Cambridge team working to shape transformative nonviolent response option

Greenfield Recorder, July 28, 2021, p. 1

By ELLA ADAMS, For the Recorder

GREENFIELD — Activist Queen-Cheyenne Wade shared her ideas for replacing traditional policing and carceral systems with nonviolent responses with the Greenfield community on Monday as part of a virtual program organized by Racial Justice Rising and the Traprock Center for Peace and Justice

Wade is one of the founders of the Cambridgebased Holistic Emergency Alternative Response Team. HEART was established as a result of the Cambridge City Council’s effort to create an alternative to traditional policing. That system, and what city officials decided on for an alternative response team, Wade explained, not only lacked accountability but was different than what the community desired for alternative response.

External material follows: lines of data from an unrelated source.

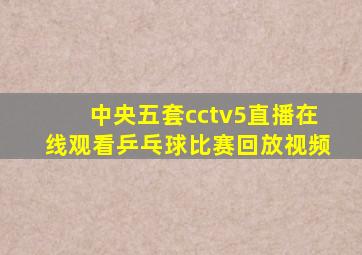 中央五套cctv5直播在线观看乒乓球比赛回放视频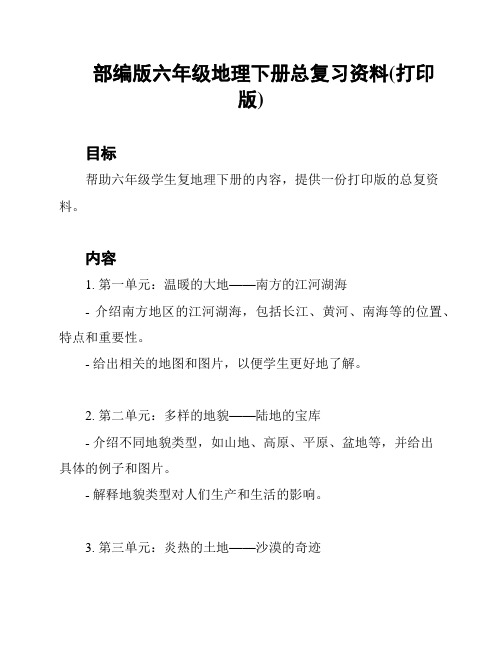 部编版六年级地理下册总复习资料(打印版)

目标

帮助六年级学生复地理下册的内容，提供一份打印版的总复资料。

内容

1. 第一单元：温暖的大地——南方的江河湖海

- 介绍南方地区的江河湖海，包括长江、黄河、南海等的位置、特点和重要性。

- 给出相关的地图和图片，以便学生更好地了解。

2. 第二单元：多样的地貌——陆地的宝库

- 介绍不同地貌类型，如山地、高原、平原、盆地等，并给出具体的例子和图片。

- 解释地貌类型对人们生产和生活的影响。

3. 第三单元：炎热的土地——沙漠的奇迹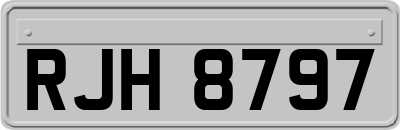 RJH 8797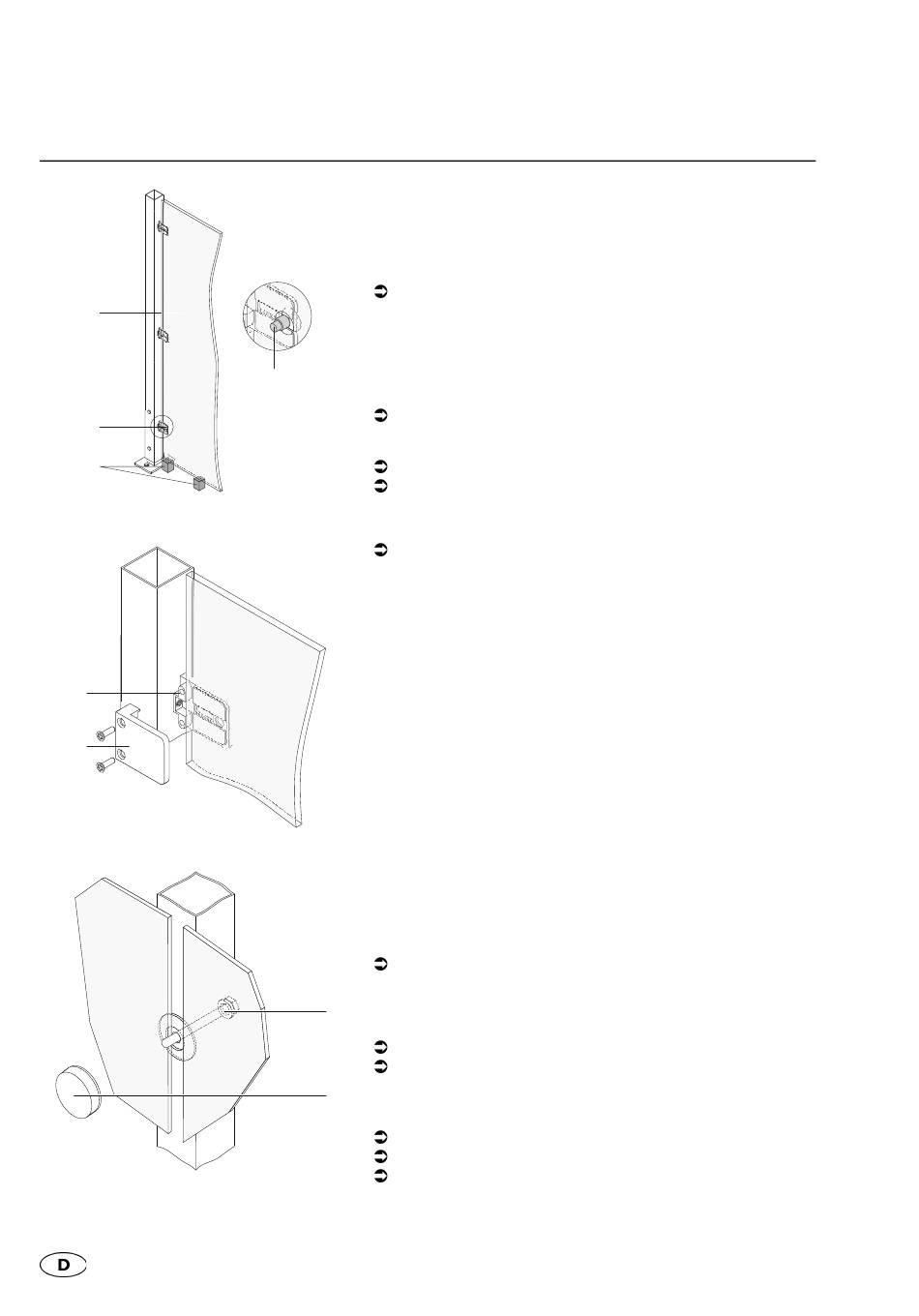 D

Enter The Black Response — a group of young Cambridge residents who wanted to create a program that would “work toward building systems away from punitive or punishment-based practices and systems, and would actually be rooted in transformative practices and policies,” Wade explained.

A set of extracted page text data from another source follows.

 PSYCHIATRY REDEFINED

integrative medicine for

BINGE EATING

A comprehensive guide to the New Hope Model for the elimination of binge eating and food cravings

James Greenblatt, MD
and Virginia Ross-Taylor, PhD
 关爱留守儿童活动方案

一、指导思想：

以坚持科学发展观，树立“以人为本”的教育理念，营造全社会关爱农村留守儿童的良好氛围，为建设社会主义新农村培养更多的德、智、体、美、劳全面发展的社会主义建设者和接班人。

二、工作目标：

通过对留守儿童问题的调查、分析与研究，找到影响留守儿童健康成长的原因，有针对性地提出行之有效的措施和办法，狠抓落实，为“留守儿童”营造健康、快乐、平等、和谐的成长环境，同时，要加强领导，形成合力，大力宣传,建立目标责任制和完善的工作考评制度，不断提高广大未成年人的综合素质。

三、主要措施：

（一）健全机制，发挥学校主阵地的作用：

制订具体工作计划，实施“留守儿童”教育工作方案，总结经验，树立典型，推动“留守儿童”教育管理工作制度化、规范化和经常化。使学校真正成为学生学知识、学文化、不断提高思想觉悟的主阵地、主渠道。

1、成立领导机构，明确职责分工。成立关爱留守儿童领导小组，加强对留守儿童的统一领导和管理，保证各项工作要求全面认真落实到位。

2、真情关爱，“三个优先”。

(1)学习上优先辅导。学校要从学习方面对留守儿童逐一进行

The group first convened last summer and began by writing an open letter to the community about their concerns regarding representation in city government. A short while later, with more than 900 signatures on a petition of concern, HEART was in the works. Creating the organization involved not only bringing voices to the table that had been excluded, but ensuring collective ownership of the program.

Queen-Cheyenne Wade speaks to Zoom participants about the Holistic Emergency Alternative Response Team (HEART) in Cambridge, which she helped found.

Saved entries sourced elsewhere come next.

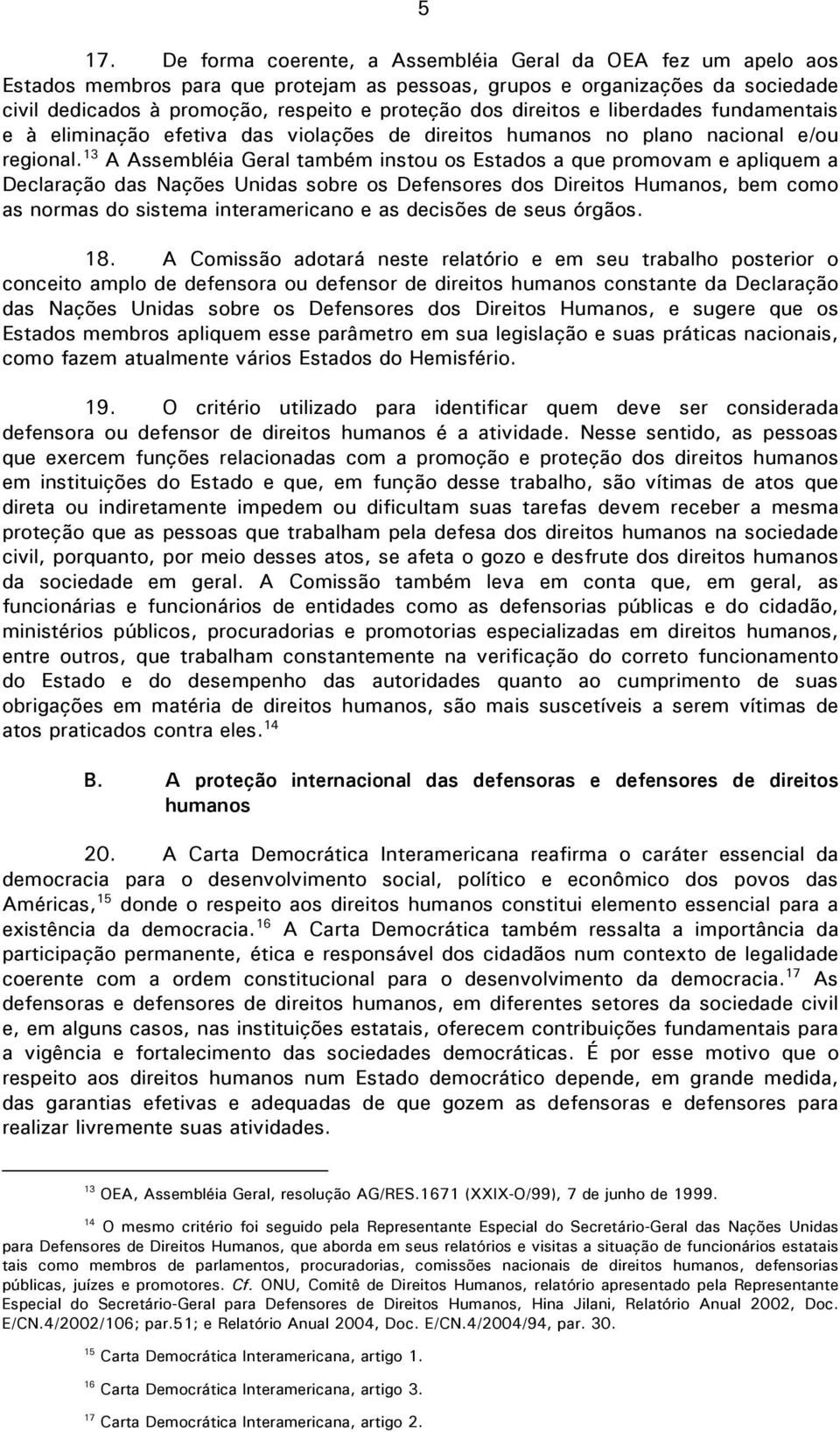 5

17. De forma coerente, a Assembléia Geral da OEA fez um apelo aos Estados membros para que protejam as pessoas, grupos e organizações da sociedade civil dedicados à promoção, respeito e proteção dos direitos e liberdades fundamentais e à eliminação efetiva das violações de direitos humanos no plano nacional e/ou regional.$^{13}$ A Assembléia Geral também instou os Estados a que promovam e apliquem a Declaração das Nações Unidas sobre os Defensores dos Direitos Humanos, bem como as normas do sistema interamericano e as decisões de seus órgãos.

18. A Comissão adotará neste relatório e em seu trabalho posterior o conceito amplo de defensora ou defensor de direitos humanos constante da Declaração das Nações Unidas sobre os Defensores dos Direitos Humanos, e sugere que os Estados membros apliquem esse parâmetro em sua legislação e suas práticas nacionais, como fazem atualmente vários Estados do Hemisfério.

19. O critério utilizado para identificar quem deve ser considerada defensora ou defensor de direitos humanos é a atividade. Nesse sentido, as pessoas que exercem funções relacionadas com a promoção e proteção dos direitos humanos em instituições do Estado e que, em função desse trabalho, são vítimas de atos que direta ou indiretamente impedem ou dificultam suas tarefas devem receber a mesma proteção que as pessoas que trabalham pela defesa dos direitos humanos na sociedade civil, porquanto, por meio desses atos, se afeta o gozo e desfrute dos direitos humanos da sociedade em geral. A Comissão também leva em conta que, em geral, as funcionárias e funcionários de entidades como as defensorias públicas e do cidadão, ministérios públicos, procuradorias e promotorias especializadas em direitos humanos, entre outros, que trabalham constantemente na verificação do correto funcionamento do Estado e do desempenho das autoridades quanto ao cumprimento de suas obrigações em matéria de direitos humanos, são mais suscetíveis a serem vítimas de atos praticados contra eles.$^{14}$

B. A proteção internacional das defensoras e defensores de direitos humanos

20. A Carta Democrática Interamericana reafirma o caráter essencial da democracia para o desenvolvimento social, político e econômico dos povos das Américas,$^{15}$ donde o respeito aos direitos humanos constitui elemento essencial para a existência da democracia.$^{16}$ A Carta Democrática também ressalta a importância da participação permanente, ética e responsável dos cidadãos num contexto de legalidade coerente com a ordem constitucional para o desenvolvimento da democracia.$^{17}$ As defensoras e defensores de direitos humanos, em diferentes setores da sociedade civil e, em alguns casos, nas instituições estatais, oferecem contribuições fundamentais para a vigência e fortalecimento das sociedades democráticas. É por esse motivo que o respeito aos direitos humanos num Estado democrático depende, em grande medida, das garantias efetivas e adequadas de que gozem as defensoras e defensores para realizar livremente suas atividades.

$^{13}$ OEA, Assembléia Geral, resolução AG/RES.1671 (XXIX-O/99), 7 de junho de 1999.

$^{14}$ O mesmo critério foi seguido pela Representante Especial do Secretário-Geral das Nações Unidas para Defensores de Direitos Humanos, que aborda em seus relatórios e visitas a situação de funcionários estatais tais como membros de parlamentos, procuradorias, comissões nacionais de direitos humanos, defensorias públicas, juízes e promotores. Cf. ONU, Comitê de Direitos Humanos, relatório apresentado pela Representante Especial do Secretário-Geral para Defensores de Direitos Humanos, Hina Jilani, Relatório Anual 2002, Doc. E/CN.4/2002/106; par.51; e Relatório Anual 2004, Doc. E/CN.4/2004/94, par. 30.

$^{15}$ Carta Democrática Interamericana, artigo 1.

$^{16}$ Carta Democrática Interamericana, artigo 3.

$^{17}$ Carta Democrática Interamericana, artigo 2.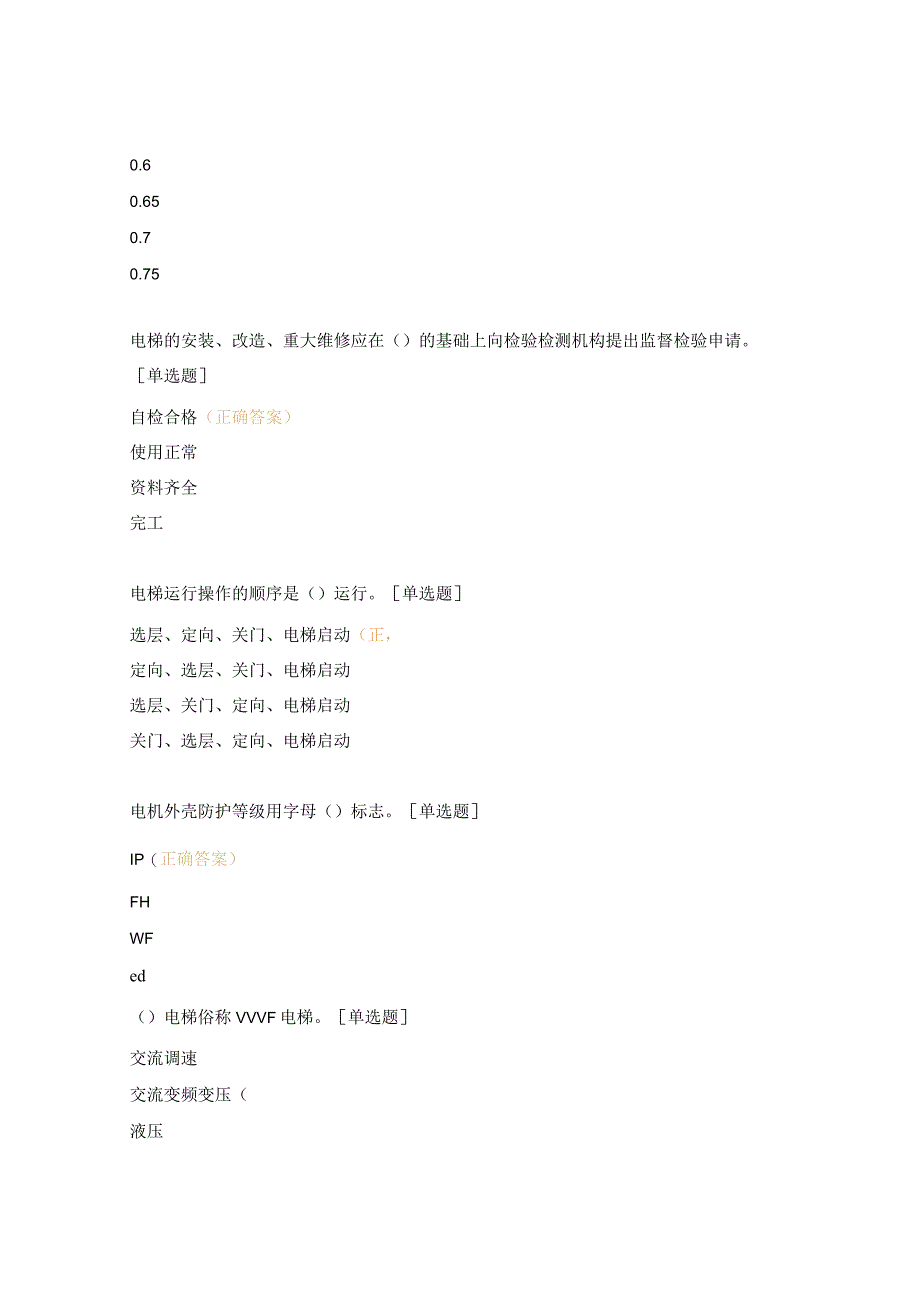 0.6

0.65

0.7

0.75

电梯的安装、改造、重大维修应在（）的基础上向检验检测机构提出监督检验申请。［单选题］

自检合格（正确答案）

使用正常

资料齐全

完工

电梯运行操作的顺序是（）运行。［单选题］

选层、定向、关门、电梯启动（正，

定向、选层、关门、电梯启动

选层、关门、定向、电梯启动

关门、选层、定向、电梯启动

电机外壳防护等级用字母（）标志。［单选题］

IP（正确答案）

FH

WF

ed

（）电梯俗称VVVF电梯。［单选题］

交流调速

交流变频变压（

液压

HEART independent of police

“We wanted to make sure that we were not just getting service providers and community organizations, but community members who were actually living in over-policed communities, unhoused folks who were actually experiencing police interaction, and seeing the way that connected to other carceral or punishment-based systems,” Wade said.

The group, led by a senior management team, began meeting with interested people weekly, working on a zero hierarchy, collaborative process of community education, collective designand defunding/ allocation.

When HEART eventually has enough implementation, Wade said, organizers hope it will offer evidence that this type of model works better than traditional policing.

“There is a large community of people around the country and around the globe that are not being serviced or supported by our system, and reforming it is just not going to work,” she said. “HEART is going to have zero police interaction, meaning that police are not going to be called if HEART is there and HEART will not call the police.”

Looking at the root causes of why harm and conflict arise in communities is inherent in the consensual care HEART wants to provide for its Cambridge community.

The research the HEART team has been doing includes interviews and surveys of policed individuals within the Cambridge community, especially youths, revolving around their experiences and how a nonviolent program would help them feel supported. As a result, HEART is acting as a quasi nongovernmental organization, meaning it is funded by the city in part, but is not part of city government and is gathering other funding.

Part of HEART’s research included learning about other community- and holistic based safety programs across the country. While HEART (like any specific city program), Wade said, can’t be “copy and pasted” into another city, it’s important to understand how other programs before them have fulfilled varying community needs.

Questions from the audience were fielded by Traprock Center for Peace and Justice member Pat Hynes of Montague, many of which included inquiries about how to sustain a process like that of HEART in smaller Western Massachusetts towns, and discussion about including police in these conversations. Wade emphasized the importance of collective ownership and support, and why she believes that process should center on folks most impacted by the system rather than those running it.

“We can’t keep centering the police on thinking about alternatives because, honestly, they’re not motivated to think about an imagined alternative,” Wade said. “They’re not living in fear of police violence. They’re not living in the margins.”